Instruction:
Rewrite the records below as a numbered list, omitting any blank lines.

Records for this task:
· · · · ·

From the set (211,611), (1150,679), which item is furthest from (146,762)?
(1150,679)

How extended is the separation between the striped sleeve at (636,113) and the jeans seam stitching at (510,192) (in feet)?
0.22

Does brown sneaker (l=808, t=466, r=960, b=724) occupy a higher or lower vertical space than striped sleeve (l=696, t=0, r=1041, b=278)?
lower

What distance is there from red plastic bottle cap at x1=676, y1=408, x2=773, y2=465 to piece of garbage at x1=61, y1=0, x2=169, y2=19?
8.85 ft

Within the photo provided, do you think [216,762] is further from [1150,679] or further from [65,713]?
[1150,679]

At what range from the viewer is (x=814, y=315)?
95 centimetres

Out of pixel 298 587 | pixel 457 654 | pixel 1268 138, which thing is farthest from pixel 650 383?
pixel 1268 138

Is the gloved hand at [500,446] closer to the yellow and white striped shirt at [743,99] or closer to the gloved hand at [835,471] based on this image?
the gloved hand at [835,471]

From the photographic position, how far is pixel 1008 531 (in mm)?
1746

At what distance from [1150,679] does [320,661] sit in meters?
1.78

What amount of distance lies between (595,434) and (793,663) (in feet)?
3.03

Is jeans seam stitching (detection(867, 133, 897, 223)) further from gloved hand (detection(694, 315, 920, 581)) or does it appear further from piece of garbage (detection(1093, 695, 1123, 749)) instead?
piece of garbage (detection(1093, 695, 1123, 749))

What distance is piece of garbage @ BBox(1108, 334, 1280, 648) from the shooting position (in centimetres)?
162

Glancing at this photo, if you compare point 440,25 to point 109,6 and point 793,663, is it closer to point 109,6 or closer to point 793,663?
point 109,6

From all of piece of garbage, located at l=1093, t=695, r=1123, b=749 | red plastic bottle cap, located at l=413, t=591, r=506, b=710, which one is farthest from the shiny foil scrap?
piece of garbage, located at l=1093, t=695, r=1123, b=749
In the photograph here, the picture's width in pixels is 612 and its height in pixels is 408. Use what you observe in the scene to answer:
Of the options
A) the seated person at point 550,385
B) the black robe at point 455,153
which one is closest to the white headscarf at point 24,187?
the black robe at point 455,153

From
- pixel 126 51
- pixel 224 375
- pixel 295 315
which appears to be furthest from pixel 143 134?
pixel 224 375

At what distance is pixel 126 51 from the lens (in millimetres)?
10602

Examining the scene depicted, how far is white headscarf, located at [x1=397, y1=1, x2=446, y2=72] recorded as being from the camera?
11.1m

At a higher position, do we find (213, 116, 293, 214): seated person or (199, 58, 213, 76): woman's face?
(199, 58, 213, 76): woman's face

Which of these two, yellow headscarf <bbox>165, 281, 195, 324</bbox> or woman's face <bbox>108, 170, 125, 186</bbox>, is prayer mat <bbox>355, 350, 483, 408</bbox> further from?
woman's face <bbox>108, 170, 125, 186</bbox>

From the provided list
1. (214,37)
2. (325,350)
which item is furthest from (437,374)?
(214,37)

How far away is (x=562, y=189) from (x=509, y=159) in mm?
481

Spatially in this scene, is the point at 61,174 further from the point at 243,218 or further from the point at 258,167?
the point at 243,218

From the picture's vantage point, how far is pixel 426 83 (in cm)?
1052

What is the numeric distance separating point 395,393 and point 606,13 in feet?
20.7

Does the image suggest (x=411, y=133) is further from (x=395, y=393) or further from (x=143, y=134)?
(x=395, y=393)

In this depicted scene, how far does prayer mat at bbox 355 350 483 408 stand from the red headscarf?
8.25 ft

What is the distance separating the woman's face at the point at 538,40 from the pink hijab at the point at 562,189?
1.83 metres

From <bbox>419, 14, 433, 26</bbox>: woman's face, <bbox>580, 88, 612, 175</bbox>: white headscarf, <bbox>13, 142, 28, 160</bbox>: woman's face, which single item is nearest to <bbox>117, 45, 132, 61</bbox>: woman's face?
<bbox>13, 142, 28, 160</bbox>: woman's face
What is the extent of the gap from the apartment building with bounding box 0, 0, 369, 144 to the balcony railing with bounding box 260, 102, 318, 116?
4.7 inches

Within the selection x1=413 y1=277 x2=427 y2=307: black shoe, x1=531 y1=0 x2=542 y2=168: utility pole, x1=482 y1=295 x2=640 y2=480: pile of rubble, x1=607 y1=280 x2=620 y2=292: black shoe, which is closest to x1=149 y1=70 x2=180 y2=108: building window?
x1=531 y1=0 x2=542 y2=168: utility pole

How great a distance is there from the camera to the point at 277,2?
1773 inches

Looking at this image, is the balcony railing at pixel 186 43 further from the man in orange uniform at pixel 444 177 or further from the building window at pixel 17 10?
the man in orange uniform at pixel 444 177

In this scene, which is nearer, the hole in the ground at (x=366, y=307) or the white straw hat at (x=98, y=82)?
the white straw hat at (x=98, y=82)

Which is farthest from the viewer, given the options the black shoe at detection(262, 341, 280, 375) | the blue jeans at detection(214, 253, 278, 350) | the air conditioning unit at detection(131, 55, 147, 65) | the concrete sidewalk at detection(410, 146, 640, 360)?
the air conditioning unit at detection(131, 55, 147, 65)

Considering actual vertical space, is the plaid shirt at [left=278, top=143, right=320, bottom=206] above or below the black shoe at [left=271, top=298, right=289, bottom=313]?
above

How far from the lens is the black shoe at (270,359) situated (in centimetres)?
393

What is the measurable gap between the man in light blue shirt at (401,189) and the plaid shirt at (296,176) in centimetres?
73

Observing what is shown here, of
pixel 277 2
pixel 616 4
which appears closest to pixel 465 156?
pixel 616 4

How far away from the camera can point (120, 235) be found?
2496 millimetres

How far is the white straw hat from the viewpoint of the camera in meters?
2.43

· · · · ·

Solution below:
1. From the set (211,611), (1150,679), which item is furthest from (146,762)?
2. (1150,679)
3. How extended is the separation between the striped sleeve at (636,113) and the jeans seam stitching at (510,192) (in feet)?
4. 0.22
5. Does brown sneaker (l=808, t=466, r=960, b=724) occupy a higher or lower vertical space than striped sleeve (l=696, t=0, r=1041, b=278)?
6. lower
7. What distance is there from red plastic bottle cap at x1=676, y1=408, x2=773, y2=465 to piece of garbage at x1=61, y1=0, x2=169, y2=19?
8. 8.85 ft
9. Within the photo provided, do you think [216,762] is further from [1150,679] or further from [65,713]?
10. [1150,679]
11. At what range from the viewer is (x=814, y=315)?
12. 95 centimetres
13. Out of pixel 298 587 | pixel 457 654 | pixel 1268 138, which thing is farthest from pixel 650 383?
14. pixel 1268 138
15. Is the gloved hand at [500,446] closer to the yellow and white striped shirt at [743,99] or closer to the gloved hand at [835,471] based on this image?
16. the gloved hand at [835,471]
17. From the photographic position, how far is pixel 1008 531 (in mm)?
18. 1746
19. At what distance from [1150,679] does [320,661] sit in meters?
20. 1.78
21. What amount of distance lies between (595,434) and (793,663) (in feet)?
22. 3.03
23. Is jeans seam stitching (detection(867, 133, 897, 223)) further from gloved hand (detection(694, 315, 920, 581)) or does it appear further from piece of garbage (detection(1093, 695, 1123, 749)) instead?
24. piece of garbage (detection(1093, 695, 1123, 749))
25. What distance is piece of garbage @ BBox(1108, 334, 1280, 648) from the shooting position (in centimetres)?
26. 162
27. Glancing at this photo, if you compare point 440,25 to point 109,6 and point 793,663, is it closer to point 109,6 or closer to point 793,663?
28. point 109,6
29. From all of piece of garbage, located at l=1093, t=695, r=1123, b=749 | red plastic bottle cap, located at l=413, t=591, r=506, b=710, which one is farthest from the shiny foil scrap?
30. piece of garbage, located at l=1093, t=695, r=1123, b=749
31. In the photograph here, the picture's width in pixels is 612 and its height in pixels is 408. Use what you observe in the scene to answer:
32. Of the options
33. A) the seated person at point 550,385
34. B) the black robe at point 455,153
35. which one is closest to the white headscarf at point 24,187?
36. the black robe at point 455,153
37. From
38. - pixel 126 51
39. - pixel 224 375
40. - pixel 295 315
41. which appears to be furthest from pixel 143 134?
42. pixel 224 375
43. At what distance is pixel 126 51 from the lens (in millimetres)?
44. 10602
45. Examining the scene depicted, how far is white headscarf, located at [x1=397, y1=1, x2=446, y2=72] recorded as being from the camera?
46. 11.1m
47. At a higher position, do we find (213, 116, 293, 214): seated person or (199, 58, 213, 76): woman's face?
48. (199, 58, 213, 76): woman's face
49. Which of these two, yellow headscarf <bbox>165, 281, 195, 324</bbox> or woman's face <bbox>108, 170, 125, 186</bbox>, is prayer mat <bbox>355, 350, 483, 408</bbox> further from?
50. woman's face <bbox>108, 170, 125, 186</bbox>
51. From the provided list
52. 1. (214,37)
53. 2. (325,350)
54. which item is furthest from (437,374)?
55. (214,37)
56. How far away is (x=562, y=189) from (x=509, y=159) in mm?
57. 481
58. Spatially in this scene, is the point at 61,174 further from the point at 243,218 or further from the point at 258,167?
59. the point at 243,218
60. From the picture's vantage point, how far is pixel 426 83 (in cm)?
61. 1052
62. What is the numeric distance separating point 395,393 and point 606,13 in feet?
63. 20.7
64. Does the image suggest (x=411, y=133) is further from (x=395, y=393) or further from (x=143, y=134)?
65. (x=395, y=393)
66. In this depicted scene, how far does prayer mat at bbox 355 350 483 408 stand from the red headscarf?
67. 8.25 ft
68. What is the distance separating the woman's face at the point at 538,40 from the pink hijab at the point at 562,189?
69. 1.83 metres
70. From <bbox>419, 14, 433, 26</bbox>: woman's face, <bbox>580, 88, 612, 175</bbox>: white headscarf, <bbox>13, 142, 28, 160</bbox>: woman's face, which single item is nearest to <bbox>117, 45, 132, 61</bbox>: woman's face?
71. <bbox>13, 142, 28, 160</bbox>: woman's face
72. What is the extent of the gap from the apartment building with bounding box 0, 0, 369, 144 to the balcony railing with bounding box 260, 102, 318, 116?
73. 4.7 inches
74. Within the selection x1=413 y1=277 x2=427 y2=307: black shoe, x1=531 y1=0 x2=542 y2=168: utility pole, x1=482 y1=295 x2=640 y2=480: pile of rubble, x1=607 y1=280 x2=620 y2=292: black shoe, which is closest to x1=149 y1=70 x2=180 y2=108: building window?
75. x1=531 y1=0 x2=542 y2=168: utility pole
76. How great a distance is there from the camera to the point at 277,2?
77. 1773 inches
78. Looking at this image, is the balcony railing at pixel 186 43 further from the man in orange uniform at pixel 444 177 or further from the building window at pixel 17 10?
79. the man in orange uniform at pixel 444 177
80. In this scene, which is nearer, the hole in the ground at (x=366, y=307) or the white straw hat at (x=98, y=82)?
81. the white straw hat at (x=98, y=82)
82. Which is farthest from the viewer, given the options the black shoe at detection(262, 341, 280, 375) | the blue jeans at detection(214, 253, 278, 350) | the air conditioning unit at detection(131, 55, 147, 65) | the concrete sidewalk at detection(410, 146, 640, 360)?
83. the air conditioning unit at detection(131, 55, 147, 65)
84. Considering actual vertical space, is the plaid shirt at [left=278, top=143, right=320, bottom=206] above or below the black shoe at [left=271, top=298, right=289, bottom=313]?
85. above
86. How far from the lens is the black shoe at (270,359) situated (in centimetres)?
87. 393
88. What is the measurable gap between the man in light blue shirt at (401,189) and the plaid shirt at (296,176) in centimetres?
89. 73
90. Observing what is shown here, of
91. pixel 277 2
92. pixel 616 4
93. which appears closest to pixel 465 156?
94. pixel 616 4
95. How far away from the camera can point (120, 235) be found?
96. 2496 millimetres
97. How far is the white straw hat from the viewpoint of the camera in meters?
98. 2.43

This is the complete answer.